Today is the 70th Anniversary of the costly but vital D-Day Neptune- Overlord invasion in Normandy, France:
Worth a pause to reflect on in light of the final stanza of the US National Anthem:
O thus be it ever, when freemen shall stand
Between their loved home and the war’s desolation.
Blest with vict’ry and peace, may the Heav’n rescued land
Praise the Power that hath made and preserved us a nation!
Then conquer we must, when our cause it is just,
And this be our motto: “In God is our trust.”
And the star-spangled banner in triumph shall wave
O’er the land of the free and the home of the brave!
And, as well, the final verse in Lift Every Voice and Sing, the Afro-American unofficial national anthem:
God of our weary years,
God of our silent tears,
Thou who has brought us thus far on the way;
Thou who has by Thy might
Led us into the light,
Keep us forever in the path, we pray.
Lest our feet stray from the places, our God, where we met Thee,
Lest, our hearts drunk with the wine of the world, we forget Thee;
Shadowed beneath Thy hand,
May we forever stand,
True to our God,
True to our native land.

-- DATA LINES --
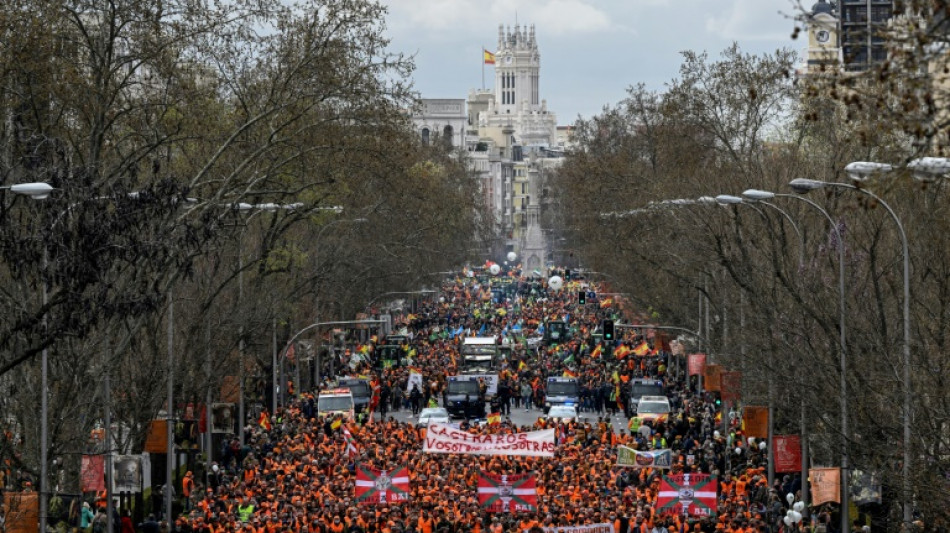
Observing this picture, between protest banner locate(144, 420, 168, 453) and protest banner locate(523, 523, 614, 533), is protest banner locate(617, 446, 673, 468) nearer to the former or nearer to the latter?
protest banner locate(523, 523, 614, 533)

-- WORK TO DO --
From the D-Day anniversary text, copy word for word the part that opens with the words containing "And, as well, the" and closes with "path, we pray.".

-- REPLY TO THE TASK --
And, as well, the final verse in Lift Every Voice and Sing, the Afro-American unofficial national anthem:
God of our weary years,
God of our silent tears,
Thou who has brought us thus far on the way;
Thou who has by Thy might
Led us into the light,
Keep us forever in the path, we pray.